Entrepreneurs tend to believe in a system that leaves people alone, where people should pay their own way, and lookon artists from a pinched pounds, shillings and pence perspective. Egregiously, narrowly ideological commentators have helped to ghettoise one group or the other, depending on the commentator’s own ideological weakness.

In the years ahead, artists and entrepreneurs are likely to move closer and recognise each other as soulmates, as the role of risk in people’s lives becomes more central. An interesting way to look at the last 100 years of politics – since Joyce opened the Volta – is that it has been a large exercise in risk minimisation.

Socialism, fascism, communism, corporatism and indeed our own hybrid democracy are all exercises in minimising financial risk in people’s lives.

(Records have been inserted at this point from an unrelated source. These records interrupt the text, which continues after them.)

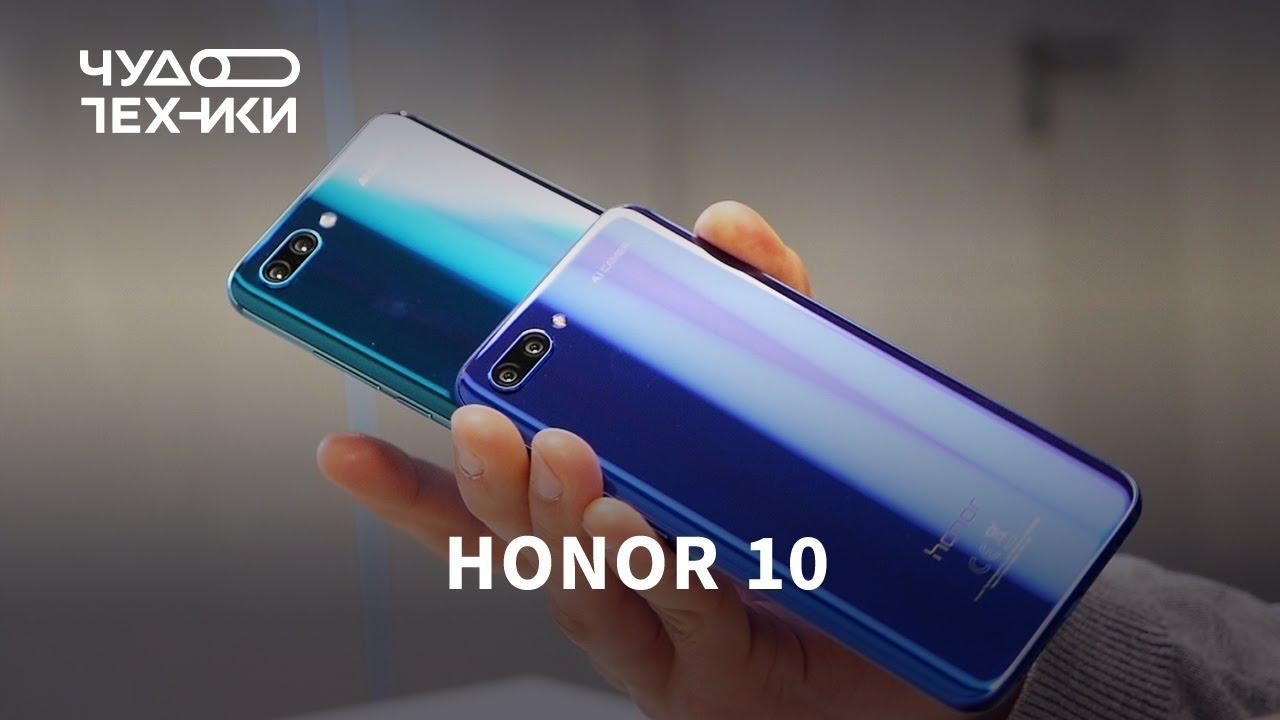 Смартфон Honor 10 | Обзор смартфона Honor 10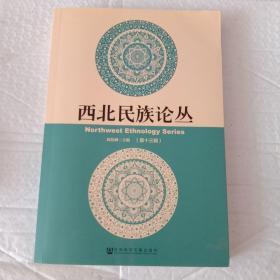 西北民族论丛(第十三辑)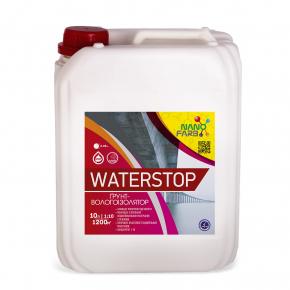 Грунтовка-концентрат универсальная Waterstop Nanofarb - изображение 5 - интернет-магазин tricolor.com.ua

The state tried to broker risk by growing into areas where it is ill equipped – leading to low risk, low return.This results in an erosion of value for money, which leads to popular pressures for less state involvement. Just think of the absence of value for your money in the state-dominated health service, or roads or rail.

Over the coming decades, smaller government will ensure that risk moves from the state to the person, from the collective to the individual. Those who will suffer are the large numbers of people who believe in the sanctity of insurance, the safety net and the dull, predictable riskless society. In contrast, the re-emergence of risk will be a boon for risk-lovers everywhere and unite entrepreneurs and artists in a Joycean celebration of risk, irreverence and life on the edge.